Astrocytomas are special type of brain tumours that are difficult to treat, because they do not respond to standard forms of treatment. One reason for this resistance could be their ability to form a communication network. This was discovered by scientists taking part in an international study involving experts from the Comprehensive Cancer Center (CCC) of MedUni Vienna and Vienna General Hospital. The study has now been published in the journal Nature and is regarded as a milestone by the medical world.
Gliomas are tumours of the central nervous system (brain tumours) and are subdivided into astrocytomas and oligodendrogliomas. Whilst oligodendrogliomas are relatively rare, with only 40 new cases every year, and respond well to standard radiotherapy and chemotherapy treatments, astrocytomas are highly invasive and difficult to treat. For this reason they are also associated with a poor prognosis: sufferers usually only survive for a few years. In Austria around 400 people develop an astrocytoma every year.

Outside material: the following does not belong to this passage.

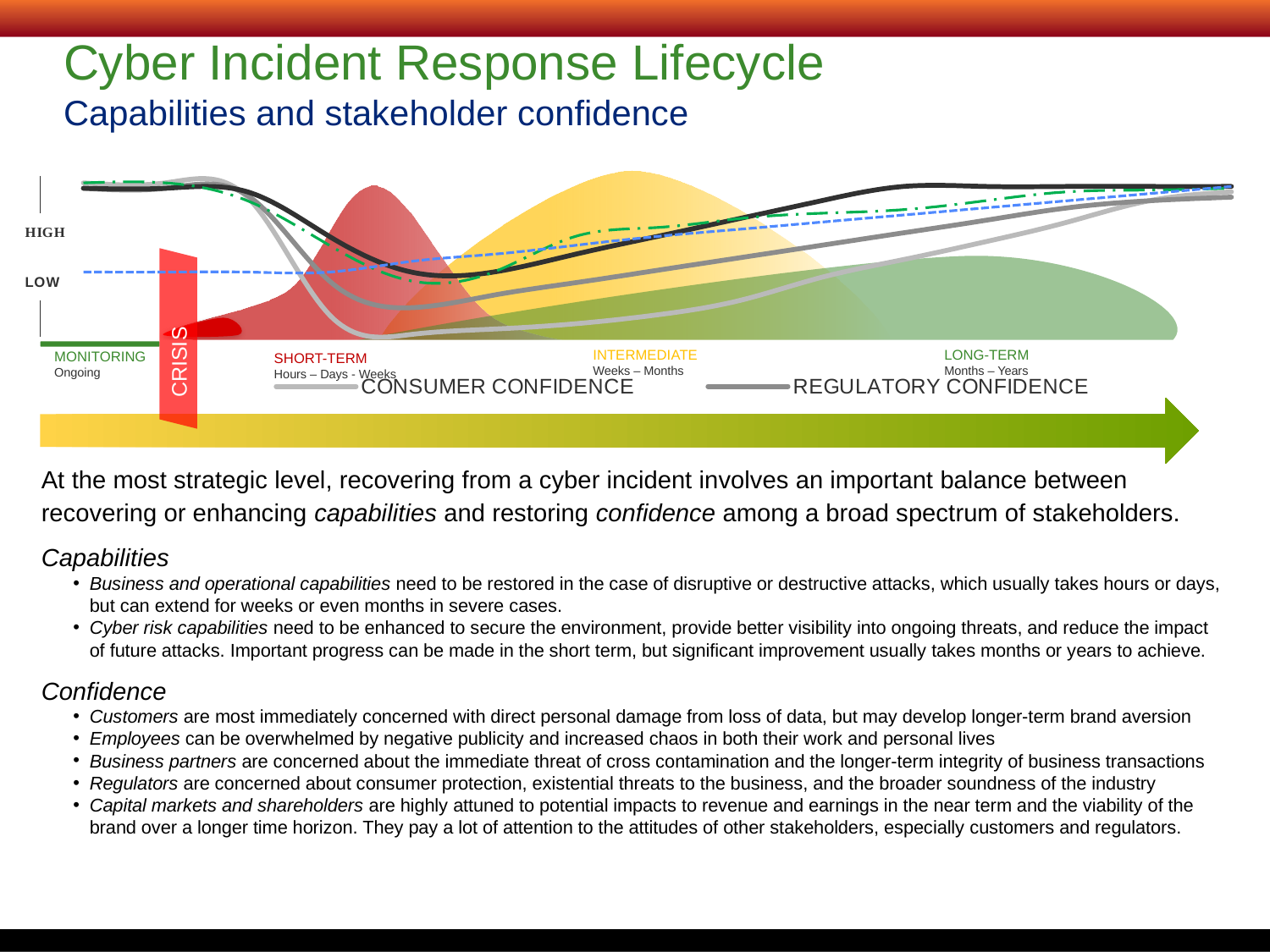
What are the two labels shown on the chart's vertical axis? HIGH and LOW Which phase on the chart's x axis is labelled with the time frame 'Months – Years'? Long-term Which phase on the chart's x axis is labelled with the time frame 'Weeks – Months'? Intermediate What is the title of the chart's slide? Cyber Incident Response Lifecycle How many series does the chart's legend list? 2 How many phases are labelled along the x axis of the chart (Monitoring, Crisis, Short-term, Intermediate, Long-term)? 5 What are the two series named in the chart's legend? Consumer Confidence and Regulatory Confidence What kind of chart is shown on the slide? line chart What time frame is printed under the Short-term phase on the chart? Hours – Days - Weeks Does consumer confidence rise or fall as the chart moves from the Monitoring phase into the Crisis and Short-term phases? fall Does consumer confidence rise or fall across the Intermediate and Long-term phases of the chart? rise What time frame is printed under the Monitoring phase on the chart? Ongoing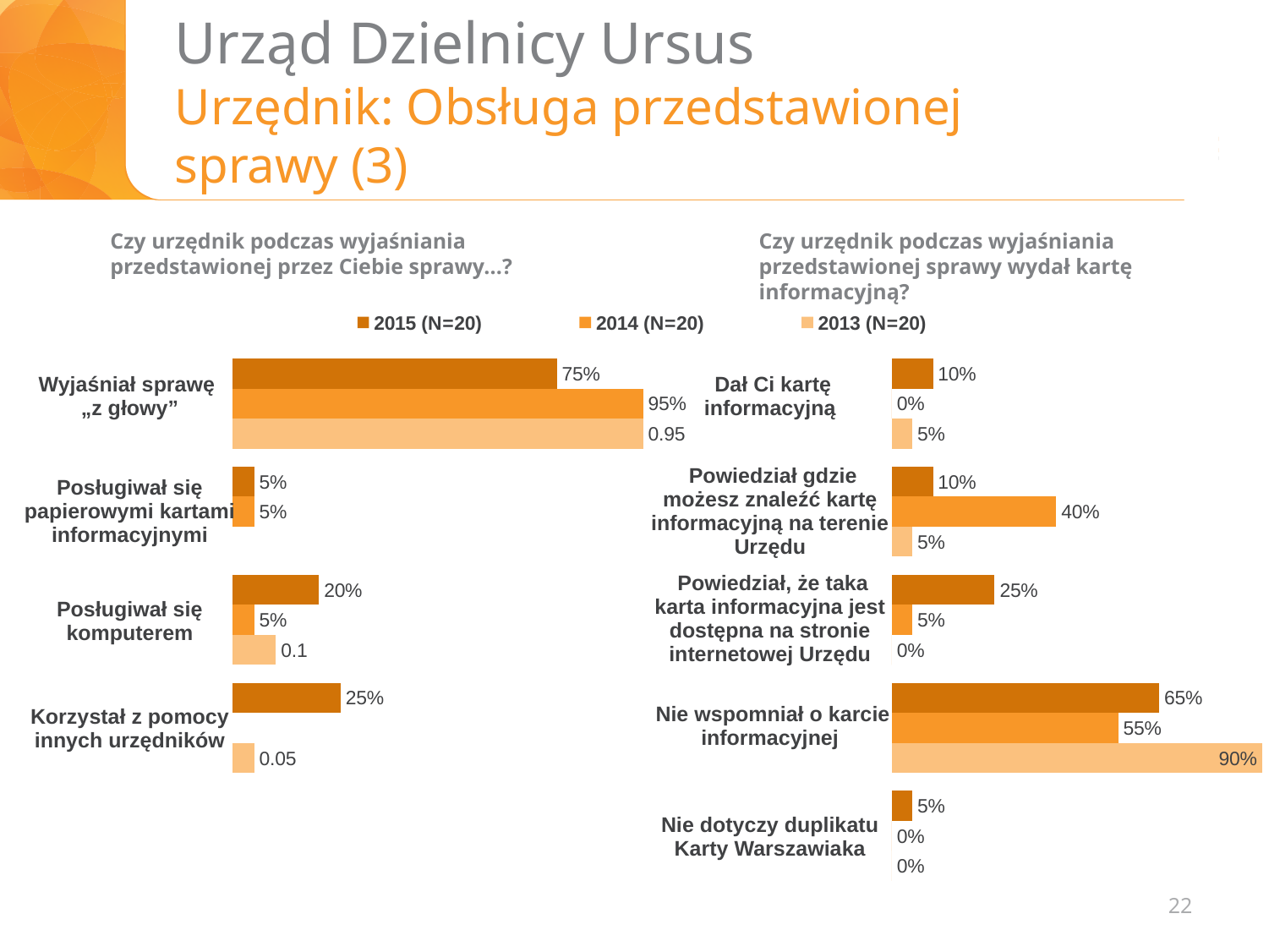
In the left chart, which category has the highest 2015 (N=20) value? Wyjaśniał sprawę „z głowy” In the right chart, which is larger for "Nie wspomniał o karcie informacyjnej": the 2015 value or the 2014 value? 2015 In the left chart ("Czy urzędnik podczas wyjaśniania przedstawionej przez Ciebie sprawy...?"), what is the 2015 (N=20) value for "Wyjaśniał sprawę „z głowy”"? 75% In the right chart, what is the difference between the 2013 and 2015 values for "Nie wspomniał o karcie informacyjnej"? 25% In the right chart, what is the 2014 (N=20) value for "Powiedział gdzie możesz znaleźć kartę informacyjną na terenie Urzędu"? 40% In the right chart, which category has the highest 2015 (N=20) value? Nie wspomniał o karcie informacyjnej In the left chart, what is the 2014 (N=20) value for "Wyjaśniał sprawę „z głowy”"? 95% What type of chart is used on this slide? Bar chart In the left chart, what is the difference between the 2015 and 2014 values for "Posługiwał się komputerem"? 15% In the right chart ("Czy urzędnik podczas wyjaśniania przedstawionej sprawy wydał kartę informacyjną?"), what is the 2013 (N=20) value for "Nie wspomniał o karcie informacyjnej"? 90% How many series does the legend list? 3 In the left chart, what is the 2015 (N=20) value for "Korzystał z pomocy innych urzędników"? 25%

Until now it has not been understood why astrocytomas respond so poorly to current treatments compared with other gliomas. In the present study, which was set up in collaboration with the University of Heidelberg, the study team successfully identified a starting point that opens up the possibility of treating astrocytomas more effectively in future. Matthias Preusser, specialist in brain tumours at the University Department of Internal Medicine I at MedUni Vienna and Vienna General Hospital, head of the CCC unit for tumours of the central nervous system (CCC-CNS) and co-author of the new study, in which the Clinical Institute for Neurology of MedUni Vienna and Vienna General Hospital also took part, says: “Astrocytomas form interconnecting communication networks. To do this, the tumour cells form long thin channels from their membranes, so-called tumour microtubules, that connect them to other tumour cells. They use these channels to exchange information and molecules in the form of electrical charges and calcium. This network favours the spread of tumour cells, cell division and makes astrocytomas more resistant to treatment.” Indeed, using this network, astrocytomas are able to initiate repair mechanisms and so eliminate any damage to individual tumour cells caused, for example, by radiotherapy treatment.
One approach to achieving more therapeutic success in the future is to disrupt communication between the astrocytomas by blocking the channel system. Preusser: “It is conceivable that greater therapeutic success could be achieved by using drugs to disrupt the formation or function of the membrane channels.” The research team was able to show that the network interfaces are created by a certain molecule, connexin 43, that is able to form pores. On the other hand, the protein GAP 43 seems to play an important role in the formation of the microtubules. Preusser: “Potential treatment strategies could therefore be to chemically inhibit the tumour cell network using calcium blockers or substances that affect connexin 43 or GAP 43.”